Force Car Given to Daughter

We've seen men named Earnhardt and Andretti build auto racing empires with an eye on the horizon, trying to picture the day when one of their sons would go zooming by.

John Force did the same over the last two decades, but with a twist: On Tuesday, the biggest name in the drag-racing game handed the keys to one of the family cars to his 24-year-old daughter, Ashley.

"A lot of people want me to say, 'I'll kick dad's butt,'" Ashley said over the telephone from California, taking a break from her daylong media blitz. "Not so fast.

"I've been around long enough to know he's won dozens of races he had no business winning. So the only thing I'll say about that is I've learned from the best."

Pause.

"But I've seen him acting all goofy in a robe and slippers, too," she laughed. "So maybe he won't seem quite as intimidating to me as he does to a lot of guys out here."

The 2007 drag-racing season opens Feb. 8 in Pomona, Calif., and ends there in early November. Somewhere in between, at one of the nearly two dozen tracks where the NHRA Powerade Series puts down stakes for the weekend, 14-time series winner and defending champion John Force and rookie Ashley will wind up waiting at the same traffic light.

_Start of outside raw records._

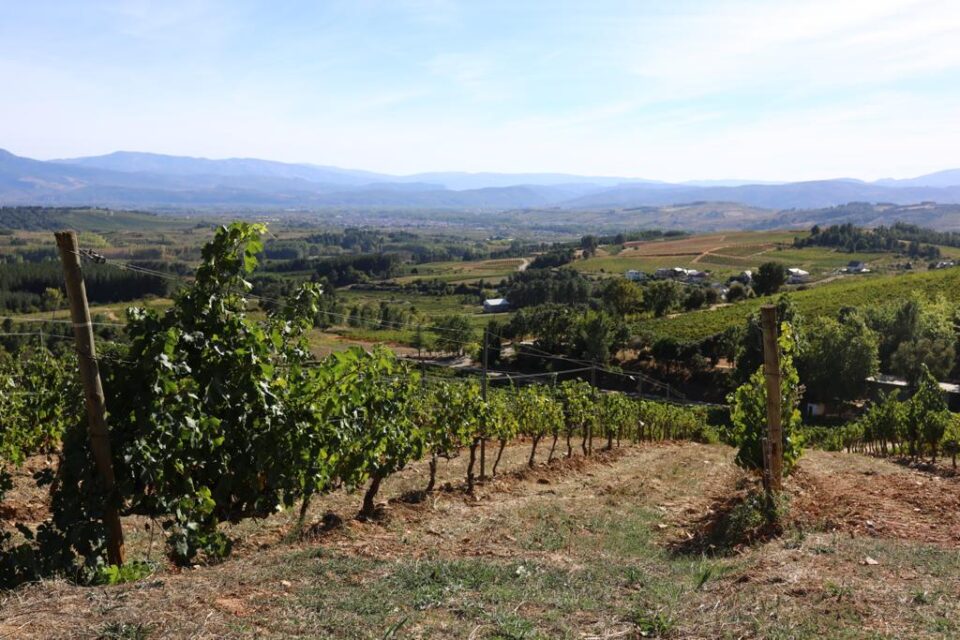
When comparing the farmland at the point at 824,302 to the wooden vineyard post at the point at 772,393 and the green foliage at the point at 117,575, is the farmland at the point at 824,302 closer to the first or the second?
the wooden vineyard post at the point at 772,393

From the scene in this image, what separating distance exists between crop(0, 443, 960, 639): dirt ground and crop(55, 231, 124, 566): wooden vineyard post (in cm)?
104

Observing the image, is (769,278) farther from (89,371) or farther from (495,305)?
(89,371)

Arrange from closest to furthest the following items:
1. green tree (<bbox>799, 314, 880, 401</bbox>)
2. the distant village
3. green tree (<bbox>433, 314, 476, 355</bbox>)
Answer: green tree (<bbox>799, 314, 880, 401</bbox>) < green tree (<bbox>433, 314, 476, 355</bbox>) < the distant village

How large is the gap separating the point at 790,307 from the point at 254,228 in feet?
172

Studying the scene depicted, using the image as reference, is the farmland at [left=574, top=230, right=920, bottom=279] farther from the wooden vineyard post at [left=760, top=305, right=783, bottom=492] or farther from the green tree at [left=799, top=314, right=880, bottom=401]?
the wooden vineyard post at [left=760, top=305, right=783, bottom=492]

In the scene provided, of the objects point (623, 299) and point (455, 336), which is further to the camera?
point (623, 299)

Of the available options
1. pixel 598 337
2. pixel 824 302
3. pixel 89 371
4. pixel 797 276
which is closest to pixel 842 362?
pixel 598 337

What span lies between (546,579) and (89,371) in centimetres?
494

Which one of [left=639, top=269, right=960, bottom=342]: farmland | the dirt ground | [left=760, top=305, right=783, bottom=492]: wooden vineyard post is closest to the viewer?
the dirt ground

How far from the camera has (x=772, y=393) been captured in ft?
32.9

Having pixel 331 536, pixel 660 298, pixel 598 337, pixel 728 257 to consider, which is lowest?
pixel 598 337

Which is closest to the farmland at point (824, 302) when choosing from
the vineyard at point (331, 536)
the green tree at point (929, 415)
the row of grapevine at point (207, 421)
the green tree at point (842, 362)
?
the green tree at point (842, 362)

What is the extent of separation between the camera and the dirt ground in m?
5.59

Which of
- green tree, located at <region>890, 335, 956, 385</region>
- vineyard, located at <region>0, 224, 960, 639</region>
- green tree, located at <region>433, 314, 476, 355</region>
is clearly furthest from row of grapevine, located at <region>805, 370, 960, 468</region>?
green tree, located at <region>433, 314, 476, 355</region>
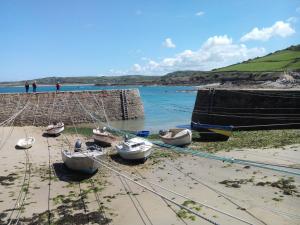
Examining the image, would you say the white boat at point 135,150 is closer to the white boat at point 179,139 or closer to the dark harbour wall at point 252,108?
the white boat at point 179,139

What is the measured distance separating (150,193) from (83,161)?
3.30m

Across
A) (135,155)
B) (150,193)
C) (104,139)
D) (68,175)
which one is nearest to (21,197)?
(68,175)

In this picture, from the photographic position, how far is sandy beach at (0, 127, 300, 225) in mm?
10648

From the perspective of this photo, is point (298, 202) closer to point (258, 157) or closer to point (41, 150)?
point (258, 157)

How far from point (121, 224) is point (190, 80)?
136 metres

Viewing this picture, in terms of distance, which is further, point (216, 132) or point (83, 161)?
point (216, 132)

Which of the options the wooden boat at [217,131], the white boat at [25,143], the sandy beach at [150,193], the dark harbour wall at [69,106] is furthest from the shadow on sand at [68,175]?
the dark harbour wall at [69,106]

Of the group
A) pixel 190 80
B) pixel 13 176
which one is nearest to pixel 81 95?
pixel 13 176

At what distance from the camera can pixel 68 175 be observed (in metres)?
14.9

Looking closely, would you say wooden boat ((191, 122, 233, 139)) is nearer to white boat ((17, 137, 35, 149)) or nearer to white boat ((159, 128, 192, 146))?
white boat ((159, 128, 192, 146))

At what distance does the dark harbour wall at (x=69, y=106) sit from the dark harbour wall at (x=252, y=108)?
319 inches

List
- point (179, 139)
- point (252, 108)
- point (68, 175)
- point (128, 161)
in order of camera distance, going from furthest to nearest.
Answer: point (252, 108)
point (179, 139)
point (128, 161)
point (68, 175)

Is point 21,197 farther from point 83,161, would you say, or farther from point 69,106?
point 69,106

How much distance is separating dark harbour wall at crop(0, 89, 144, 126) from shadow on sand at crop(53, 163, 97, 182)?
1361 centimetres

Once it turns green, each will be trying to keep a funny car traveling at speeds over 300 mph glued to the center line of the quarter-mile road stretched out before them. They will be part of the four-car team John Force owns, but they won't be teammates, at least not for the 4.5 or so seconds it takes to reach the finish line.

"The tough thing is, when I look at her in the cockpit, those are the same fierce little eyes I'd see when we put her on a tricycle the first time," John Force said. "She's not a yeller and screamer like me. She handles pressure a lot different than I do."

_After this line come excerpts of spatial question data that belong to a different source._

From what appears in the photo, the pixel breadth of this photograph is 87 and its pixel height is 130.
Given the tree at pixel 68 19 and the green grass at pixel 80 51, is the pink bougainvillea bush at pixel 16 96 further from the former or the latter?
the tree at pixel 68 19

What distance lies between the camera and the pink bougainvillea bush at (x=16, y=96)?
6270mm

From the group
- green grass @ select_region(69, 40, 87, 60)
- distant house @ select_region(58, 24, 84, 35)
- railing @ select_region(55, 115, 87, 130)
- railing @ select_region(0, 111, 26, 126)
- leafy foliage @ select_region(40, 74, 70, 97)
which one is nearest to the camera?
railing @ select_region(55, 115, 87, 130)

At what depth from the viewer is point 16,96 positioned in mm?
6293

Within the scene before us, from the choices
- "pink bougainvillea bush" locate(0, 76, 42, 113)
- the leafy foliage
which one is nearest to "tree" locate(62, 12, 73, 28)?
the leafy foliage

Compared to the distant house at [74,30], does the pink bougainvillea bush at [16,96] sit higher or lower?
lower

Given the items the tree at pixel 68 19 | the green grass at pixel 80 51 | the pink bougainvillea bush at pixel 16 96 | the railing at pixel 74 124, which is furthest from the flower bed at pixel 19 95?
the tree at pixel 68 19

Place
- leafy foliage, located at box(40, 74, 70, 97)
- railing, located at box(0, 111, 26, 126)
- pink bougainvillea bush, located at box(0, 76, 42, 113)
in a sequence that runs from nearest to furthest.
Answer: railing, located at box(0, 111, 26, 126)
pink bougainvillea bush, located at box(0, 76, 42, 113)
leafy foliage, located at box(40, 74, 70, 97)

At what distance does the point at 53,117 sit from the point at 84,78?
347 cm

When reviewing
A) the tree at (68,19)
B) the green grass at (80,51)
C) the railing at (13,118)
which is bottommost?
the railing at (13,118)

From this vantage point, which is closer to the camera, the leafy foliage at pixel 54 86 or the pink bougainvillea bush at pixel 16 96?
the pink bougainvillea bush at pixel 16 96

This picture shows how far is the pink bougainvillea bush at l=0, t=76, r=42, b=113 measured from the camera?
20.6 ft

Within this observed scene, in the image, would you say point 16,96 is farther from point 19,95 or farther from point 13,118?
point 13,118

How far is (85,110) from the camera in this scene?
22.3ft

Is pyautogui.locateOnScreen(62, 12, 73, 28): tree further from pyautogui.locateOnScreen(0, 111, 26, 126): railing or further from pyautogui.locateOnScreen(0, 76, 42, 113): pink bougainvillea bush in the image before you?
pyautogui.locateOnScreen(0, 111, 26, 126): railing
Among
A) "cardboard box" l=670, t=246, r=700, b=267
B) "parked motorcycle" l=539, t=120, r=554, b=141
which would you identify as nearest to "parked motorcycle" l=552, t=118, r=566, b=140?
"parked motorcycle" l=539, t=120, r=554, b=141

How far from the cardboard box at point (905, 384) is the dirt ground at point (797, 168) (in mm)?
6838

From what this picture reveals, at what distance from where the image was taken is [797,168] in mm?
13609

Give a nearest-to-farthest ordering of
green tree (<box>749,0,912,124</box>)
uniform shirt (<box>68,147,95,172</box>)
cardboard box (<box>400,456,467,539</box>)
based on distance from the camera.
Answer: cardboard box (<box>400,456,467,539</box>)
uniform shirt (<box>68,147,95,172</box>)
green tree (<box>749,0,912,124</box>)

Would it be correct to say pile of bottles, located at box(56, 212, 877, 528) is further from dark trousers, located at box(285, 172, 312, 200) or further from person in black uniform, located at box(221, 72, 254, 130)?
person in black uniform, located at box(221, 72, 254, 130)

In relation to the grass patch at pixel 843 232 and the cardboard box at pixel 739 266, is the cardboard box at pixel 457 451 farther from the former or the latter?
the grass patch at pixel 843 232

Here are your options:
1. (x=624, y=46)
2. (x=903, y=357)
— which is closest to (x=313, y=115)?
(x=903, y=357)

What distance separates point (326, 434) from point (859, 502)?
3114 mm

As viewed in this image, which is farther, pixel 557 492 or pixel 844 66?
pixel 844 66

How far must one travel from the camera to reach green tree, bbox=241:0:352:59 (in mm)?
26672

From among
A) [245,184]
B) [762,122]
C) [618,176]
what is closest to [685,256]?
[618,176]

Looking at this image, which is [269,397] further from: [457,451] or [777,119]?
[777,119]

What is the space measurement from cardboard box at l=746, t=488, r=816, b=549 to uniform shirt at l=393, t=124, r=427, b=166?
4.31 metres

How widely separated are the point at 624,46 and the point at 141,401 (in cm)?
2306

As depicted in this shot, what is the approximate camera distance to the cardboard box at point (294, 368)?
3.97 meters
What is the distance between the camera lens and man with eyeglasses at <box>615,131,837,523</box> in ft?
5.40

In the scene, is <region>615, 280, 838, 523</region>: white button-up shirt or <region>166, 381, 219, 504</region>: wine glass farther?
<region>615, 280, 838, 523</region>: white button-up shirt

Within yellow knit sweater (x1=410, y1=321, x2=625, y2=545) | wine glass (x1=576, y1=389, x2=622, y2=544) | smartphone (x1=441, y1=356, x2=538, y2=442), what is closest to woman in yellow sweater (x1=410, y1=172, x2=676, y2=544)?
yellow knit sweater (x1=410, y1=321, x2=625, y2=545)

When Ashley won her first big race two years ago in Indianapolis, still competing on the NHRA's Triple-A circuit, John got so emotional he ran behind the grandstand and threw up.

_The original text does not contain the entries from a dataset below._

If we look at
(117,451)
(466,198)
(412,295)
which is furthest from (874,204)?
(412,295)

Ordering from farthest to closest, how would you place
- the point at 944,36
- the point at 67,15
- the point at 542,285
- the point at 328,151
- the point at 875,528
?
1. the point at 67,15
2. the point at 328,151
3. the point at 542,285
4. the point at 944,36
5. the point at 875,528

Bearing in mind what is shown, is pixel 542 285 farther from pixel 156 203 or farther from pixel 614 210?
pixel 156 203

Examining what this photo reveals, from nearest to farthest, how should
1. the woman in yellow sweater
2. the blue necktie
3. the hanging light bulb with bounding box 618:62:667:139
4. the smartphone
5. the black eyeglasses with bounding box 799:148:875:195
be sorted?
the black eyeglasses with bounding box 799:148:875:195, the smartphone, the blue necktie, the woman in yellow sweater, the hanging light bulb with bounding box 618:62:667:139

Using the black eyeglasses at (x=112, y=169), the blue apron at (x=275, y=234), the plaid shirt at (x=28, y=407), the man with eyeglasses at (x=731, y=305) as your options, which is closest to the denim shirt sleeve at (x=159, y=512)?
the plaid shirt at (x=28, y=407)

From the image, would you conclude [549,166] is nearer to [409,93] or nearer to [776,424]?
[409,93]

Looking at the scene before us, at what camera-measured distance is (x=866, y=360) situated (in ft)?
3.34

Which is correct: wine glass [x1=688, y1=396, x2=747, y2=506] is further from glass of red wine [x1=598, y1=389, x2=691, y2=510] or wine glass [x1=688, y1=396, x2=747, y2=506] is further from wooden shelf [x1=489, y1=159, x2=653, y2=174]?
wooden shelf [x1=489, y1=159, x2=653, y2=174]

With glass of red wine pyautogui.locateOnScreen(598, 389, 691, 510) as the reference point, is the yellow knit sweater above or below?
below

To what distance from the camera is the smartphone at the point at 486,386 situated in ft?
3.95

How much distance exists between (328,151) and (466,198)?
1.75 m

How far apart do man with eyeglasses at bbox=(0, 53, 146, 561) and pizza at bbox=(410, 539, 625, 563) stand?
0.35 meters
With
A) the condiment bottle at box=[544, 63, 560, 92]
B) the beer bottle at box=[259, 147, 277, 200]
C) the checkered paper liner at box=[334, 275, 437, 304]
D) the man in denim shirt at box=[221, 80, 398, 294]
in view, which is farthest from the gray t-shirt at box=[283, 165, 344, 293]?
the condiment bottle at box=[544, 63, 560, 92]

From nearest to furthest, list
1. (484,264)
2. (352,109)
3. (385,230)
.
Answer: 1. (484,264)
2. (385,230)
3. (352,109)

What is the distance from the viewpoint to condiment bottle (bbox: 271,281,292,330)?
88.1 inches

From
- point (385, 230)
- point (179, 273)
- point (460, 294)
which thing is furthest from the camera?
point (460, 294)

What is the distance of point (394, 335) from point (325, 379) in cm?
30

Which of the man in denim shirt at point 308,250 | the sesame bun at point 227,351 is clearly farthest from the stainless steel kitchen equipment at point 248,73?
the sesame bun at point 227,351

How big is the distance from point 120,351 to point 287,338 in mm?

"By the time I found Ashley, she was sitting there all calm," he recalled. "She just looked at me and said, 'I did like you always told me: Step on the gas when you see amber, and either you win or you don't.'"

Force is 57, but he won't be retiring anytime soon. Not only does he have expectations to meet and sponsors to satisfy for five more years, but now he's also trying to build an audience for a real-life comedy series on the A&E network called "Driving Force."

It's a weekly, wacky, half-hour look at the man who planned on having sons struggling to groom three daughters to run his empire instead younger sisters, Brittany and Courtney, both plan on following Ashley's lead in the next few years.

"So if I'm going to stay in the game and on top long enough for that to happen," Force said with some resignation, "somewhere down the line I'm going to have to beat Ashley."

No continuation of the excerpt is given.